Supplied material:
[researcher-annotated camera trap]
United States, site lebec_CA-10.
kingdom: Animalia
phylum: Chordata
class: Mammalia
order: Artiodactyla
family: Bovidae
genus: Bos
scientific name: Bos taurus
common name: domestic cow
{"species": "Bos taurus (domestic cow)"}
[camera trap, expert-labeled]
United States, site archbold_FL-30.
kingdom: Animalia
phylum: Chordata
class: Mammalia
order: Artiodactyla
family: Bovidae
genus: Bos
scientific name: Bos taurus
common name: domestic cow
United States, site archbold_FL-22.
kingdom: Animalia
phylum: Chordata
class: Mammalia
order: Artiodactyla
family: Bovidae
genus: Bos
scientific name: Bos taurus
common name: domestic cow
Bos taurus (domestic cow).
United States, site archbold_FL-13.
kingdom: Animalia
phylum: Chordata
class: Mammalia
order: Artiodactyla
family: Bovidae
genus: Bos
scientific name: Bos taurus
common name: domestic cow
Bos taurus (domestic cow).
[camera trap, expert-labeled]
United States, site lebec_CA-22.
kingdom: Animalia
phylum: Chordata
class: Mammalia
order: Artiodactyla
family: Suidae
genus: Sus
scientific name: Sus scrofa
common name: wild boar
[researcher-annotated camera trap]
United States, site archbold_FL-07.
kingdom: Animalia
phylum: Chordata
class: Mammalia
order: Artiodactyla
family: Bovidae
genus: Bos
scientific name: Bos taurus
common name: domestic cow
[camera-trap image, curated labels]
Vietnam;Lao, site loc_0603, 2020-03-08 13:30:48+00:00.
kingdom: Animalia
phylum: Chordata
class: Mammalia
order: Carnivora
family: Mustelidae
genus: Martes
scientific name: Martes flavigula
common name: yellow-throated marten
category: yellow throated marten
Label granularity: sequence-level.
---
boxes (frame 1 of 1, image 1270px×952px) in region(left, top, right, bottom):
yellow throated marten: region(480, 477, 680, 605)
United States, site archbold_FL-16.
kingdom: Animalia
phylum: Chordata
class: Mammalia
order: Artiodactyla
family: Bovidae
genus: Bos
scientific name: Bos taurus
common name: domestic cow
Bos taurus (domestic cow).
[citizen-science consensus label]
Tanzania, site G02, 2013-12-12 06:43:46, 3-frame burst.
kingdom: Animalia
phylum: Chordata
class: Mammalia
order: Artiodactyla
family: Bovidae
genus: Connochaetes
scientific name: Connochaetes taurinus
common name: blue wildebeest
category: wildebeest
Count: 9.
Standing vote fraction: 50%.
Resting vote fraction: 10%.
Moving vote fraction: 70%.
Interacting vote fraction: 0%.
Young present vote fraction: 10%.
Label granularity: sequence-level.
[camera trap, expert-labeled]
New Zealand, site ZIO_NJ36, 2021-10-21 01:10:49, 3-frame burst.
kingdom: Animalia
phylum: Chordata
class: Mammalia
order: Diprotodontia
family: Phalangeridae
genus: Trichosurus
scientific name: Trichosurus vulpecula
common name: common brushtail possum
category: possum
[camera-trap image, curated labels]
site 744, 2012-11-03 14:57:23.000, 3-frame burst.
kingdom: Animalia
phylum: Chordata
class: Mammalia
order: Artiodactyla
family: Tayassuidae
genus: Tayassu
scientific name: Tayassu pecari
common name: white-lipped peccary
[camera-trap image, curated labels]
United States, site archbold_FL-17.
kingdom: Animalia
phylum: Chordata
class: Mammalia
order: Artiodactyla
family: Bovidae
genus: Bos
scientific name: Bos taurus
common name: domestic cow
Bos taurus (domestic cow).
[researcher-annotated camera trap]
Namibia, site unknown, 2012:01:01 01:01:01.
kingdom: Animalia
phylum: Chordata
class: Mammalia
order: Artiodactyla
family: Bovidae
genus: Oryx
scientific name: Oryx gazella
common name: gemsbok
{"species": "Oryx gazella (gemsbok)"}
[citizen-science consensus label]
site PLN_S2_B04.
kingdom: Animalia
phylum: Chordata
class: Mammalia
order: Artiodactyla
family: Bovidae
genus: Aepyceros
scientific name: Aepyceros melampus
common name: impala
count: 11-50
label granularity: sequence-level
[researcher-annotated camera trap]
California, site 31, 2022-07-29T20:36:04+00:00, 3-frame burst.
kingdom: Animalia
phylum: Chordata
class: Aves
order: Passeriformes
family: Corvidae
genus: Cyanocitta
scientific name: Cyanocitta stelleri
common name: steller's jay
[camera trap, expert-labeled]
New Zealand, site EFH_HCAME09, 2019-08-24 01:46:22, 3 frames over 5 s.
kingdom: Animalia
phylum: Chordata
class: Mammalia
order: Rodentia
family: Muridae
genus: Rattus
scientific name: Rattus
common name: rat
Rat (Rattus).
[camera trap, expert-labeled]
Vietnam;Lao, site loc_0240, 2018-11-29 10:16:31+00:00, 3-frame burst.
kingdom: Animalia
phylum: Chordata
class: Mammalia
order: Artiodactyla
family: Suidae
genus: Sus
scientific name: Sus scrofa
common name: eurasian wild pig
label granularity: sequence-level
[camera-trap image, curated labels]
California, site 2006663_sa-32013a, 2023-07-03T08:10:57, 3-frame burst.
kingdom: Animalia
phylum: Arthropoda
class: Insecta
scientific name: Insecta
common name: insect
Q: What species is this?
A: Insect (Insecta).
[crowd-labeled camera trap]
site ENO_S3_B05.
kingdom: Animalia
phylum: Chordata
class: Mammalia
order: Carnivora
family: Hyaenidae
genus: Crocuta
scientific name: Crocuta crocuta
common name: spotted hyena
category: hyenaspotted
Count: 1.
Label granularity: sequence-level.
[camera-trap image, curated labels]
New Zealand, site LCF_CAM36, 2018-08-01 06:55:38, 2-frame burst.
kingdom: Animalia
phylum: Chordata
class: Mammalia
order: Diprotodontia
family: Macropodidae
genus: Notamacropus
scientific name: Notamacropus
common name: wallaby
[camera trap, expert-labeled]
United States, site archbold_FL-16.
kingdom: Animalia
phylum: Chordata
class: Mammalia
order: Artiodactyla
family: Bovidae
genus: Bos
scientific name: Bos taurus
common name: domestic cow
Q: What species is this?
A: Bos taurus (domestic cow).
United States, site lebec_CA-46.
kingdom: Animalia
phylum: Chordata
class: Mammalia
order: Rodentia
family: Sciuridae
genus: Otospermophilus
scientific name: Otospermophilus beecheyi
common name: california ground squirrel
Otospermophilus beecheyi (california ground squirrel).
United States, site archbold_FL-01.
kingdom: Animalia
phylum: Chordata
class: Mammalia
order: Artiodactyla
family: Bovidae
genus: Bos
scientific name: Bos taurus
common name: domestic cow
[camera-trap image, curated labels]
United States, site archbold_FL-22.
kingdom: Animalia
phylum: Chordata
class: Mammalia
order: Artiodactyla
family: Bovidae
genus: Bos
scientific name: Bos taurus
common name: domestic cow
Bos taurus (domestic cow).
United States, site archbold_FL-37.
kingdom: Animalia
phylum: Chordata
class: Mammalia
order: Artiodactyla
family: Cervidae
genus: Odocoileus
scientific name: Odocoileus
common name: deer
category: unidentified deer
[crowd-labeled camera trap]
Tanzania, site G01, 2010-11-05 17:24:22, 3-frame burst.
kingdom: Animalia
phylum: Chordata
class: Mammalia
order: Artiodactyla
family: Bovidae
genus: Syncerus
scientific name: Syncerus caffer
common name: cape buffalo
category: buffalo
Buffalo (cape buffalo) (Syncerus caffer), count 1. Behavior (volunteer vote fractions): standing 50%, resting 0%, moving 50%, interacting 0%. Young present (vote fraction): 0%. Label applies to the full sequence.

Task details:
Pull out all lines containing the word "species" from the entries above.

Response area:
{"species": "Bos taurus (domestic cow)"}
{"species": "Oryx gazella (gemsbok)"}
Q: What species is this?
Q: What species is this?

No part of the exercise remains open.